### WHAT YOU ARE ASKED TO DO
Locate every line in the records below that contains the string "yellow" and copy each of those lines. Case counts.

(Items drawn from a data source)
-------

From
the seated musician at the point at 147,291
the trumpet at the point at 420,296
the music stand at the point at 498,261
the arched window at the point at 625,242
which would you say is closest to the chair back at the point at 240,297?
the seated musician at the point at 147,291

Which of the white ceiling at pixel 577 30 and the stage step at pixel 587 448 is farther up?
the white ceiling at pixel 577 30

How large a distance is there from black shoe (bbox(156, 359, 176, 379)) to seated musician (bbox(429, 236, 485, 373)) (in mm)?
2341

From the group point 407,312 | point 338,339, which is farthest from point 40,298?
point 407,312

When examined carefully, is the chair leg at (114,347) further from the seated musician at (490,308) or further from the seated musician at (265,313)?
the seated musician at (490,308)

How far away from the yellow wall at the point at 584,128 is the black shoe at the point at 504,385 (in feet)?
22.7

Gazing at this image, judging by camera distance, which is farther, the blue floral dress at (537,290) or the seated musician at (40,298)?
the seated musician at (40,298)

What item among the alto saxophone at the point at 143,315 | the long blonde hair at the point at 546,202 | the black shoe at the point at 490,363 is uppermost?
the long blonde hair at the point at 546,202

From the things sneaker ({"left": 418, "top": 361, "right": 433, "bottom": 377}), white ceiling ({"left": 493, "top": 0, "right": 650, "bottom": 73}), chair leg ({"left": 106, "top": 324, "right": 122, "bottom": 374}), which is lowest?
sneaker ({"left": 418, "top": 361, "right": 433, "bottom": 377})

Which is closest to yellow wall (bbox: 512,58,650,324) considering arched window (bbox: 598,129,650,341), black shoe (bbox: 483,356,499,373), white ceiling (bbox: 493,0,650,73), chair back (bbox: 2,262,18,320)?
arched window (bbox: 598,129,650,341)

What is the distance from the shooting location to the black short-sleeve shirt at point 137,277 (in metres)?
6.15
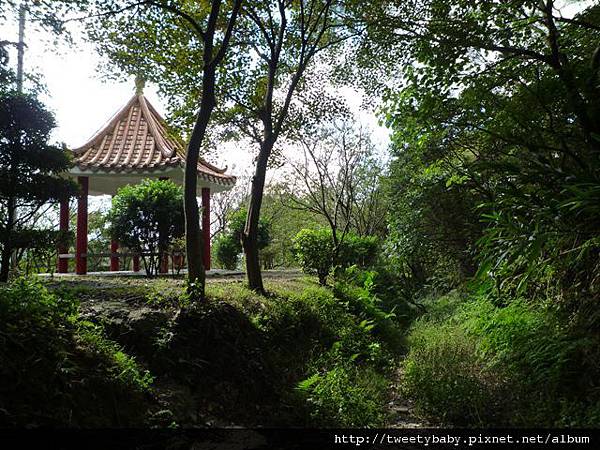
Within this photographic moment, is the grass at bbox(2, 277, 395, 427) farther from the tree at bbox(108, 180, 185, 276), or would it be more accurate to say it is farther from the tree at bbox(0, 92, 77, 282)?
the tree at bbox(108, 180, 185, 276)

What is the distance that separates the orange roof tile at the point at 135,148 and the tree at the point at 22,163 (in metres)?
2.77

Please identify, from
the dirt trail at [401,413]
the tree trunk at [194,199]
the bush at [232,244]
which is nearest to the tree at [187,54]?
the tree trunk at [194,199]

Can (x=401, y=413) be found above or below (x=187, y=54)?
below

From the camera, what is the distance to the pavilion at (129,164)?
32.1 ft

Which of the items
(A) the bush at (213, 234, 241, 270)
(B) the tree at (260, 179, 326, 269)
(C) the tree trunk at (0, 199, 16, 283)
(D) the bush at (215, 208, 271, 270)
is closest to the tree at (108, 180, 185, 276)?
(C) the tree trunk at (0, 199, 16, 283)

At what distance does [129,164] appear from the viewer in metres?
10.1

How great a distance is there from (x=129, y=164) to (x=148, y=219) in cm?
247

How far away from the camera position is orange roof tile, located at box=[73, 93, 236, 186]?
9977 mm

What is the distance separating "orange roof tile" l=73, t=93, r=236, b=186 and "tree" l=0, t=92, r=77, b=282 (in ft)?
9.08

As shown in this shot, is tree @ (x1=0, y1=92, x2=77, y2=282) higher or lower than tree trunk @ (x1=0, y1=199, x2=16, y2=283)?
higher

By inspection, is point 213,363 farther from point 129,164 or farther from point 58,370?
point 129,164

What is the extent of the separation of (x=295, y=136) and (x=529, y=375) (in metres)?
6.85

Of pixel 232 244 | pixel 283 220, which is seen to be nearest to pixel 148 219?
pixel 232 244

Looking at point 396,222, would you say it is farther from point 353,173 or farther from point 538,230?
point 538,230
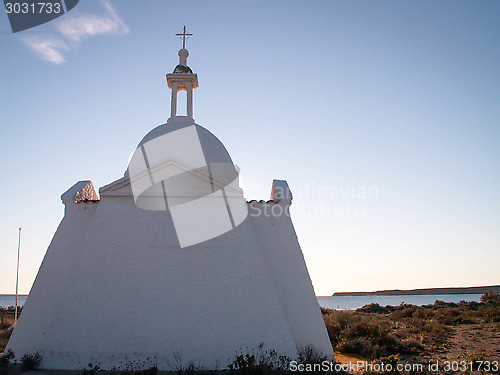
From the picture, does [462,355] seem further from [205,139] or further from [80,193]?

-------

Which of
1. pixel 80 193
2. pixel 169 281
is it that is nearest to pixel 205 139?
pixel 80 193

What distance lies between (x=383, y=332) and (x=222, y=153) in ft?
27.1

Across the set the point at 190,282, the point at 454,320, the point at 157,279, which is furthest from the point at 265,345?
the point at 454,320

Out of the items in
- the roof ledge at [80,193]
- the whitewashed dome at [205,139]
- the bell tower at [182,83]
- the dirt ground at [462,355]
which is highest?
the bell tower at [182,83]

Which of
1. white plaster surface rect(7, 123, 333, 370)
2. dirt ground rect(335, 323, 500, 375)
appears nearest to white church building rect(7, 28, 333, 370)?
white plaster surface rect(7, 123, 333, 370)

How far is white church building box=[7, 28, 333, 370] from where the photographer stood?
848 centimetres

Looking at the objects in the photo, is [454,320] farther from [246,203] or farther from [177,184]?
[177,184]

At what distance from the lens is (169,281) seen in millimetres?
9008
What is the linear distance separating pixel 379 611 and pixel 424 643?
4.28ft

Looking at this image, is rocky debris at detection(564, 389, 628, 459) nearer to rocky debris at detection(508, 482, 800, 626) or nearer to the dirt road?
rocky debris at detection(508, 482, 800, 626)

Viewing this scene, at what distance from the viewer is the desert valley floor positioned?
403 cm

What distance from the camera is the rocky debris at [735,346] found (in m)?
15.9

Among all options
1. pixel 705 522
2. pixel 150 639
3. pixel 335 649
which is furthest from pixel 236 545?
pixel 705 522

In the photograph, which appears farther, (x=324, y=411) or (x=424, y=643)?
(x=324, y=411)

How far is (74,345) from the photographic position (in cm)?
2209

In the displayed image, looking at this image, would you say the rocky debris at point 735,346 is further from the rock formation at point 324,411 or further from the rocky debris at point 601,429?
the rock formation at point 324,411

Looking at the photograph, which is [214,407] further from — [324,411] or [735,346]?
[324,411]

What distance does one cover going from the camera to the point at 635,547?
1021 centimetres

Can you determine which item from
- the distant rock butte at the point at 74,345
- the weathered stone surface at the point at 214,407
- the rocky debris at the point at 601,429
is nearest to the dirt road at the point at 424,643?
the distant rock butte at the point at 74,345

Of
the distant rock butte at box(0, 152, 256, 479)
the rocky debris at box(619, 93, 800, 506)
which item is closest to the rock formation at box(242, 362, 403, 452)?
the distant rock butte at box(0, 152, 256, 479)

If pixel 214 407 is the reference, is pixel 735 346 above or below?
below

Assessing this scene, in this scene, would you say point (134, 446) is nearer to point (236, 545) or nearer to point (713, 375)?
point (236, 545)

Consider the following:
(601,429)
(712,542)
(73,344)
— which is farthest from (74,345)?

-------

### RESULT FOR THIS TASK
How far away from the yellow wall at the point at 584,128 is the black shoe at the point at 504,385 (in feet)?
Which is closest to yellow wall (bbox: 512,58,650,324) considering arched window (bbox: 598,129,650,341), black shoe (bbox: 483,356,499,373), white ceiling (bbox: 493,0,650,73), chair back (bbox: 2,262,18,320)?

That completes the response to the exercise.